We say that $G$ is $< \kappa$-generic over $M$ iff $G$ is $M$-generic for some poset $\mathbb{P}$ such that $M\models |\mathbb{P}| < \kappa$.
I haven't read Woodin's paper but I think he is using an elementary submodel argument (also called a Skolem Hull argument) to show that we have a tree $T^∗$ on $\omega × \kappa$ such that $p[T]=p[T^∗]$ in any $< \kappa$ generic extension of $V$. I think the Hull argument should be by induction on the cardinality of $T$. So we construct an elementary chain $M_\delta$ of substructures of $V_\eta$. These elementary submodels are increasing and all the previous ones are included in the next one. Put everything you need in the first one (i.e ordinals, trees etc..., they're sitting in it as points not as objects themselves).
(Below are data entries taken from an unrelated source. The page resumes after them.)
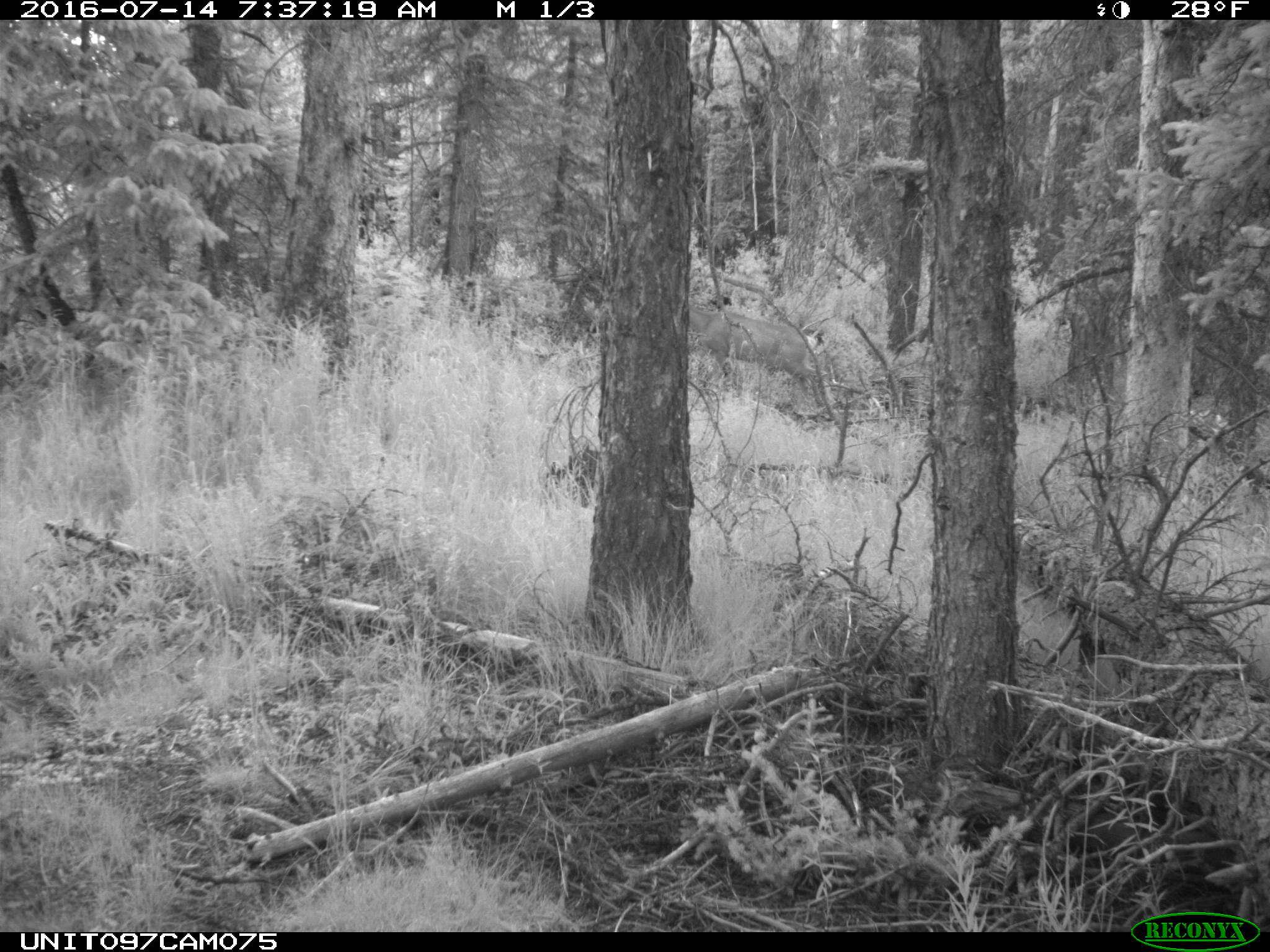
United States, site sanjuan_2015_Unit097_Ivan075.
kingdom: Animalia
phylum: Chordata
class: Mammalia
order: Artiodactyla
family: Cervidae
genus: Odocoileus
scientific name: Odocoileus hemionus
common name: mule deer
For a limit ordinal we take union as usual. If at a certain ordinal we have the same projection then we're done. If not then we go to the next elementary submodel and find a contradiction, which wil follow by elementarity.
This theorem of Woodin is the ZFC counterpart to the AD theorem (Martin and Woodin) which says that assuming AD, if $\kappa$ is less than the sup of the Suslin cardinals then every tree on $\omega × \kappa$ is weakly homogeneous.